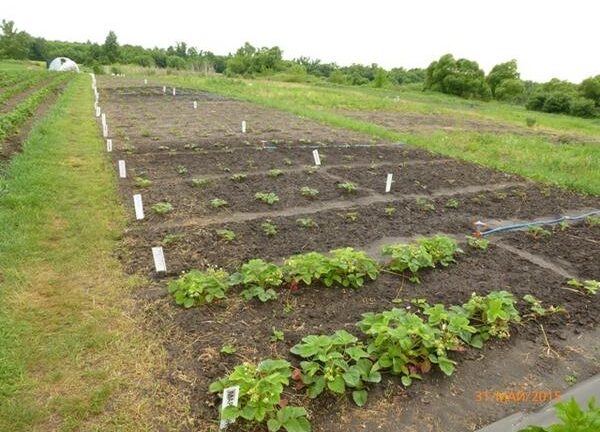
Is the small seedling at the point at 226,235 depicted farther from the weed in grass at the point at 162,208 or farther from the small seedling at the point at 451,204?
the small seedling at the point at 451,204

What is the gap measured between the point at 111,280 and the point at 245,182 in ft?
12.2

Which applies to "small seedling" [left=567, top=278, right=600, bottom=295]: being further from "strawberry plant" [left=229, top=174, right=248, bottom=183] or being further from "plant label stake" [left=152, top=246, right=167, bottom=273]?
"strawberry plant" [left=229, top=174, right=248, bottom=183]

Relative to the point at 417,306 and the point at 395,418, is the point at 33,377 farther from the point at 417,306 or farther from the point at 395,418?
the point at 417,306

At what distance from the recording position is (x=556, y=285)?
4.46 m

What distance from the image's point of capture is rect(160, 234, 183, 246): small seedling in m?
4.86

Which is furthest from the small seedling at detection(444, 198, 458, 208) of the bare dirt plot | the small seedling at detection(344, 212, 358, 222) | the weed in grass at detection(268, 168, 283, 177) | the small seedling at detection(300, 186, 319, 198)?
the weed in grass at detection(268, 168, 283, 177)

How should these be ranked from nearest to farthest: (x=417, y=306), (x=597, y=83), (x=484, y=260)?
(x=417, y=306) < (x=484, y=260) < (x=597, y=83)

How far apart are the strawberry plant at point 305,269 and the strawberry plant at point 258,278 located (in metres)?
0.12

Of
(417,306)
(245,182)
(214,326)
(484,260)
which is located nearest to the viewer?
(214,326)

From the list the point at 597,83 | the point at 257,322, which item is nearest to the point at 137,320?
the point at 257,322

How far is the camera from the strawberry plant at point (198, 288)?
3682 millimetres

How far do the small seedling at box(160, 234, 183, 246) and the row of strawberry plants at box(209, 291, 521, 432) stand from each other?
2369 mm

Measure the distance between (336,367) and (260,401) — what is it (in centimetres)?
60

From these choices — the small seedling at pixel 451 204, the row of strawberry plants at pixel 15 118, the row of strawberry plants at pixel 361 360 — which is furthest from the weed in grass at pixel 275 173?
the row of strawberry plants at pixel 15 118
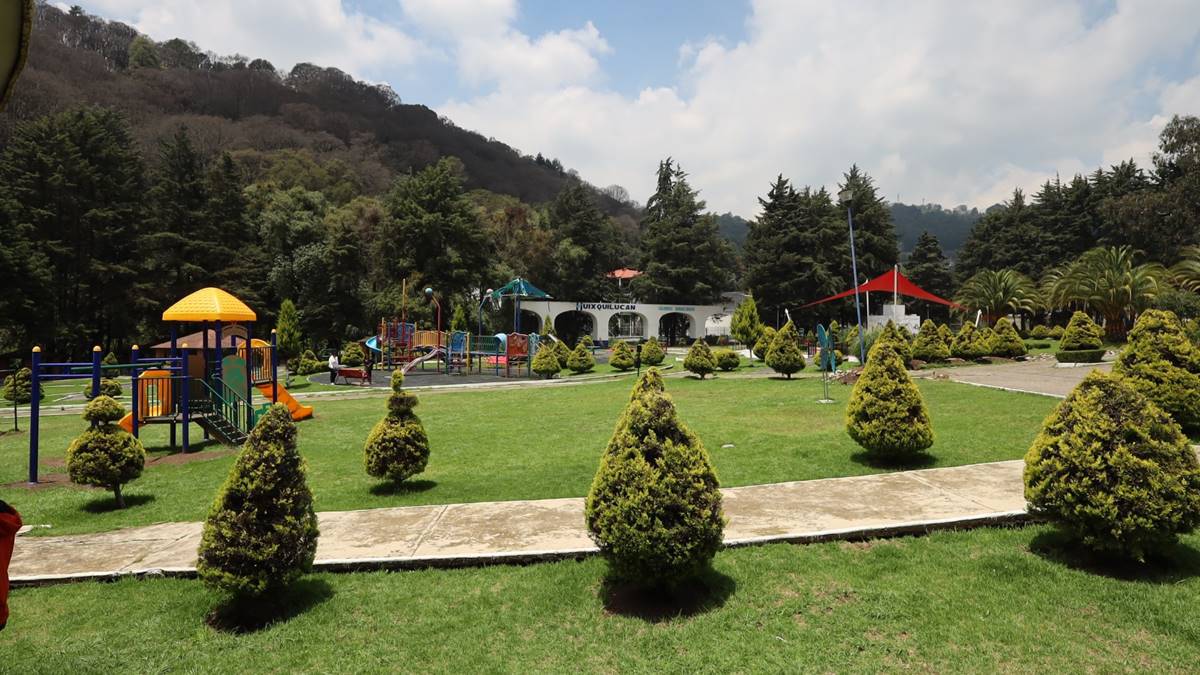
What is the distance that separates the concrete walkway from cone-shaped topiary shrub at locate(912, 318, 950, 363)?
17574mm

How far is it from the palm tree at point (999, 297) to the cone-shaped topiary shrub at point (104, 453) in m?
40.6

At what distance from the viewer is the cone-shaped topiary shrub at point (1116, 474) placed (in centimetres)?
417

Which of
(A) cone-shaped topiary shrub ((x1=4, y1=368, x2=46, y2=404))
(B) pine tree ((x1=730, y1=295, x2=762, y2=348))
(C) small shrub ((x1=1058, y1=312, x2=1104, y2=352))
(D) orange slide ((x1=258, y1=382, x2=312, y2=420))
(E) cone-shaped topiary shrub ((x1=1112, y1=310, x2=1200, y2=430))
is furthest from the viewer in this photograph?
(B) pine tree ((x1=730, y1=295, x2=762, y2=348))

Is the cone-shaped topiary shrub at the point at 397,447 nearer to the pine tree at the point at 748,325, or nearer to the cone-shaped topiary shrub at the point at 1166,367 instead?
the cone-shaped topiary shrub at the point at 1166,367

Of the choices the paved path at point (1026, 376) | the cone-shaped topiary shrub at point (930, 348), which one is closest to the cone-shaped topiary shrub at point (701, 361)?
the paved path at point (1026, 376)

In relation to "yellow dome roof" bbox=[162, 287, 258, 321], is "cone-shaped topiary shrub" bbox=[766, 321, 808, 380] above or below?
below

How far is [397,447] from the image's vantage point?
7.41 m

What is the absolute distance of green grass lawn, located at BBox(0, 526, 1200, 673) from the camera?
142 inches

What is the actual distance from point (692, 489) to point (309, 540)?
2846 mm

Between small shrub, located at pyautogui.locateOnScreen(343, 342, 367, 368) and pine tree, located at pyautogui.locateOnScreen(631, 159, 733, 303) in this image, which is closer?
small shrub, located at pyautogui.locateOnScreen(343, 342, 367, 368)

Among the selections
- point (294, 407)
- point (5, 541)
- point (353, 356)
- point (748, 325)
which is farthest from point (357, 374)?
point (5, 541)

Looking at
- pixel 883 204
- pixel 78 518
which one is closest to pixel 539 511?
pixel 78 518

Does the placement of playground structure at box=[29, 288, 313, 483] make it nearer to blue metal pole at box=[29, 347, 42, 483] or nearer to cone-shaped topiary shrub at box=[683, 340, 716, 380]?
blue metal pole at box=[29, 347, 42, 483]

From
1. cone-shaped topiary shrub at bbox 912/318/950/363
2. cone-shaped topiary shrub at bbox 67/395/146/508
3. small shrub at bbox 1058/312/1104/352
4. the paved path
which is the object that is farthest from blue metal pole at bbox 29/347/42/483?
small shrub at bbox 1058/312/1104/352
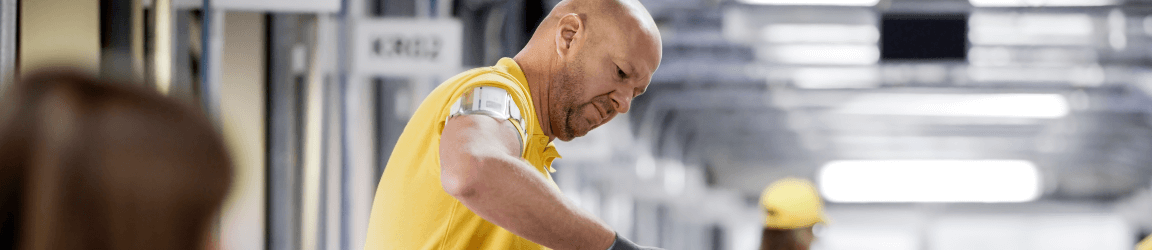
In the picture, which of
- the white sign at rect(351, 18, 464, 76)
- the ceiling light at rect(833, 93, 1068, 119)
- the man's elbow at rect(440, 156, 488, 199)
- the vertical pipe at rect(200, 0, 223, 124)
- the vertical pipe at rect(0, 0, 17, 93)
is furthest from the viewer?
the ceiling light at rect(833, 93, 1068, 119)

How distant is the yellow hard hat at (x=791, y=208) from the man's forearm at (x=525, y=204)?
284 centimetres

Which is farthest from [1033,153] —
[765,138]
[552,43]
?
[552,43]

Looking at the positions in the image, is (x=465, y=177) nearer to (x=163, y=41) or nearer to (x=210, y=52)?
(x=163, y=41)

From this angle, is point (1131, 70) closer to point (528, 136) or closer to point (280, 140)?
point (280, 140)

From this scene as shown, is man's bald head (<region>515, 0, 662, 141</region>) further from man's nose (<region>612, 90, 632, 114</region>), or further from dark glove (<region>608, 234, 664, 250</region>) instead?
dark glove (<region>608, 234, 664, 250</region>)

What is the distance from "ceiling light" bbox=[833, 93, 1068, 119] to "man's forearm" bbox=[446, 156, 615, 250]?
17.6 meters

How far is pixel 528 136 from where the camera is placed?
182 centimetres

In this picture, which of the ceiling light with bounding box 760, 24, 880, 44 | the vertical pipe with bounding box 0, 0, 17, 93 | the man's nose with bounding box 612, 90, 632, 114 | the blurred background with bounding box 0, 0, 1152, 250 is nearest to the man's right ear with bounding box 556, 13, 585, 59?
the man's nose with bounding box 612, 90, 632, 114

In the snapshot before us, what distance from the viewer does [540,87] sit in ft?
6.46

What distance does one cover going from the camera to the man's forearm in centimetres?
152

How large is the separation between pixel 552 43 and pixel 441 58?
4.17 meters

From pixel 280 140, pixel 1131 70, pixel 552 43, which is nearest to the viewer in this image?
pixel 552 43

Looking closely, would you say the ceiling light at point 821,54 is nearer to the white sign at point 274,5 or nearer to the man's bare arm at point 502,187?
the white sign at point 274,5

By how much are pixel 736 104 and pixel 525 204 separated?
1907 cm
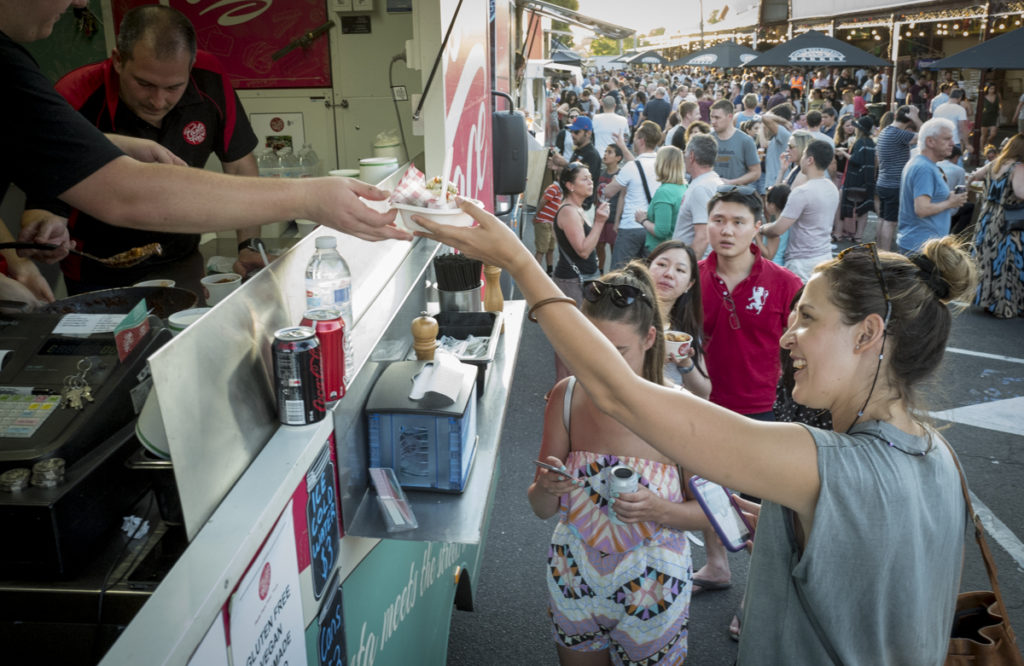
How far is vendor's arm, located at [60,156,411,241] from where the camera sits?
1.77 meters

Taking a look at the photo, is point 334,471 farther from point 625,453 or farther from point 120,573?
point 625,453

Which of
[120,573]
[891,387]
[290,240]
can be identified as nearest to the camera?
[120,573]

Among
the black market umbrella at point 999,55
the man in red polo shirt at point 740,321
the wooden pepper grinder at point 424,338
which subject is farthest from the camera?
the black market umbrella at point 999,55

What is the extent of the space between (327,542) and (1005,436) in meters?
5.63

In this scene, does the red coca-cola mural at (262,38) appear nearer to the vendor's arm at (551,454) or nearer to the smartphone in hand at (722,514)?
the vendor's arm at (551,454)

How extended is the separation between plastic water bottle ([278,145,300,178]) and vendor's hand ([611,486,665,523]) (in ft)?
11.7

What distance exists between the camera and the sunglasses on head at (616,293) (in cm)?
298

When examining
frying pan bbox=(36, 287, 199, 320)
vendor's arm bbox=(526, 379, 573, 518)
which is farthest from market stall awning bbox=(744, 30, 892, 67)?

**EXERCISE**
Update all of the entries above by changing "camera" to "photographer" and leaving everything else as it is. Give the entries again without the pictures.

**TASK SOLUTION**
Is the small seedling at the point at 226,235 depicted farther from the weed in grass at the point at 162,208 or farther from the small seedling at the point at 451,204?
the small seedling at the point at 451,204

What is the gap measured between the point at 111,280 and the point at 245,182 in ft?
12.2

Which applies to "small seedling" [left=567, top=278, right=600, bottom=295]: being further from "strawberry plant" [left=229, top=174, right=248, bottom=183] or being further from "plant label stake" [left=152, top=246, right=167, bottom=273]?
"strawberry plant" [left=229, top=174, right=248, bottom=183]

Relative to the point at 417,306 and the point at 395,418, is the point at 33,377 farther from the point at 417,306 or farther from the point at 395,418?
the point at 417,306

At what distance from the recording position is (x=556, y=285)?
4.46 m

What distance from the image's point of capture is rect(160, 234, 183, 246): small seedling in m?
4.86

Which is furthest from the small seedling at detection(444, 198, 458, 208) of the bare dirt plot | the small seedling at detection(344, 212, 358, 222) | the weed in grass at detection(268, 168, 283, 177) | the small seedling at detection(300, 186, 319, 198)?
the weed in grass at detection(268, 168, 283, 177)

How should these be ranked from nearest to farthest: (x=417, y=306), (x=597, y=83), (x=484, y=260)?
(x=417, y=306) < (x=484, y=260) < (x=597, y=83)

How far apart are the strawberry plant at point 305,269 and the strawberry plant at point 258,278 located (in metres)?
0.12

Of
(417,306)
(245,182)
(214,326)
(484,260)
which is located nearest to the viewer?
(214,326)

From the list the point at 597,83 | the point at 257,322, which item is nearest to the point at 137,320?
the point at 257,322

How far is the photographer from the strawberry plant at point (198, 288)?
3682 millimetres

How far do the small seedling at box(160, 234, 183, 246) and the row of strawberry plants at box(209, 291, 521, 432) stand from each other?
2369 mm

Measure the distance between (336,367) and (260,401) — what is it (in centimetres)?
60

From these choices — the small seedling at pixel 451 204, the row of strawberry plants at pixel 15 118, the row of strawberry plants at pixel 361 360 — which is furthest from the weed in grass at pixel 275 173?
the row of strawberry plants at pixel 15 118
What is the distance that separates the concrete walkway from cone-shaped topiary shrub at locate(912, 318, 950, 363)?
17574mm

How far is it from the palm tree at point (999, 297) to the cone-shaped topiary shrub at point (104, 453) in m?
40.6

At what distance from the viewer is the cone-shaped topiary shrub at point (1116, 474) placed (in centimetres)?
417

Which of
(A) cone-shaped topiary shrub ((x1=4, y1=368, x2=46, y2=404))
(B) pine tree ((x1=730, y1=295, x2=762, y2=348))
(C) small shrub ((x1=1058, y1=312, x2=1104, y2=352))
(D) orange slide ((x1=258, y1=382, x2=312, y2=420))
(E) cone-shaped topiary shrub ((x1=1112, y1=310, x2=1200, y2=430))
is furthest from the viewer in this photograph?
(B) pine tree ((x1=730, y1=295, x2=762, y2=348))

Is the cone-shaped topiary shrub at the point at 397,447 nearer to the pine tree at the point at 748,325, or nearer to the cone-shaped topiary shrub at the point at 1166,367 instead?
the cone-shaped topiary shrub at the point at 1166,367

Of the choices the paved path at point (1026, 376) | the cone-shaped topiary shrub at point (930, 348), which one is closest to the cone-shaped topiary shrub at point (701, 361)?
the paved path at point (1026, 376)

In relation to "yellow dome roof" bbox=[162, 287, 258, 321], is "cone-shaped topiary shrub" bbox=[766, 321, 808, 380] above or below?
below

How far is [397,447] from the image's vantage point?
7.41 m

What is the absolute distance of green grass lawn, located at BBox(0, 526, 1200, 673) from the photographer?
142 inches

What is the actual distance from point (692, 489) to point (309, 540)?
2846 mm

Between small shrub, located at pyautogui.locateOnScreen(343, 342, 367, 368) and pine tree, located at pyautogui.locateOnScreen(631, 159, 733, 303) in this image, which is closer?
small shrub, located at pyautogui.locateOnScreen(343, 342, 367, 368)

Among the selections
- point (294, 407)
- point (5, 541)
- point (353, 356)
- point (748, 325)
which is farthest from point (357, 374)?
point (5, 541)

Looking at
- pixel 883 204
- pixel 78 518
which one is closest to pixel 539 511?
pixel 78 518

Does the placement of playground structure at box=[29, 288, 313, 483] make it nearer to blue metal pole at box=[29, 347, 42, 483] or nearer to cone-shaped topiary shrub at box=[683, 340, 716, 380]?
blue metal pole at box=[29, 347, 42, 483]

From
1. cone-shaped topiary shrub at bbox 912/318/950/363
2. cone-shaped topiary shrub at bbox 67/395/146/508
3. small shrub at bbox 1058/312/1104/352
4. the paved path
which is the object that is farthest from blue metal pole at bbox 29/347/42/483?
small shrub at bbox 1058/312/1104/352
In the picture, which of
- the white sign at rect(351, 18, 464, 76)
- the ceiling light at rect(833, 93, 1068, 119)
- the man's elbow at rect(440, 156, 488, 199)
- the vertical pipe at rect(200, 0, 223, 124)
- the vertical pipe at rect(0, 0, 17, 93)
is furthest from the viewer?
the ceiling light at rect(833, 93, 1068, 119)

How distant is the yellow hard hat at (x=791, y=208) from the man's forearm at (x=525, y=204)?
284 centimetres

Which is farthest from [1033,153] —
[765,138]
[552,43]
?
[552,43]

Looking at the positions in the image, is (x=465, y=177) nearer to (x=163, y=41) or nearer to (x=210, y=52)?
(x=163, y=41)

From this angle, is point (1131, 70) closer to point (528, 136) or closer to point (280, 140)?
point (280, 140)

From this scene as shown, is man's bald head (<region>515, 0, 662, 141</region>) further from man's nose (<region>612, 90, 632, 114</region>), or further from dark glove (<region>608, 234, 664, 250</region>) instead?
dark glove (<region>608, 234, 664, 250</region>)

What is the distance from "ceiling light" bbox=[833, 93, 1068, 119] to "man's forearm" bbox=[446, 156, 615, 250]?
17.6 meters

How far is pixel 528 136 from where the photographer is placed?
182 centimetres

In this picture, which of the ceiling light with bounding box 760, 24, 880, 44 | the vertical pipe with bounding box 0, 0, 17, 93 | the man's nose with bounding box 612, 90, 632, 114 | the blurred background with bounding box 0, 0, 1152, 250 is nearest to the man's right ear with bounding box 556, 13, 585, 59?
the man's nose with bounding box 612, 90, 632, 114

In the snapshot before us, what distance from the viewer does [540,87] sit in ft?
6.46

What distance does one cover going from the photographer to the man's forearm in centimetres?
152

How large is the separation between pixel 552 43 and pixel 441 58?
4.17 meters

From pixel 280 140, pixel 1131 70, pixel 552 43, which is nearest to the viewer in this image?
pixel 552 43

Looking closely, would you say the ceiling light at point 821,54 is nearer to the white sign at point 274,5 or nearer to the man's bare arm at point 502,187?
the white sign at point 274,5

By how much are pixel 736 104 and pixel 525 204 separated?
1907 cm
How far is vendor's arm, located at [60,156,411,241] from where the photographer sits?
1.77 meters

Taking a look at the photo, is point 334,471 farther from point 625,453 or farther from point 120,573?
point 625,453

Which of
[120,573]
[891,387]
[290,240]
can be identified as nearest to the photographer?
[120,573]

Among
the black market umbrella at point 999,55
the man in red polo shirt at point 740,321
the wooden pepper grinder at point 424,338
which subject is farthest from the photographer?
the black market umbrella at point 999,55

What is the extent of the space between (327,542) and (1005,436) in meters?
5.63

In this scene, does the red coca-cola mural at (262,38) appear nearer to the vendor's arm at (551,454) or nearer to the smartphone in hand at (722,514)?
the vendor's arm at (551,454)

How extended is the separation between plastic water bottle ([278,145,300,178]) and vendor's hand ([611,486,665,523]) (in ft)?
11.7

What distance exists between the photographer and the sunglasses on head at (616,293) (in cm)?
298

When examining
frying pan bbox=(36, 287, 199, 320)
vendor's arm bbox=(526, 379, 573, 518)
which is farthest from market stall awning bbox=(744, 30, 892, 67)?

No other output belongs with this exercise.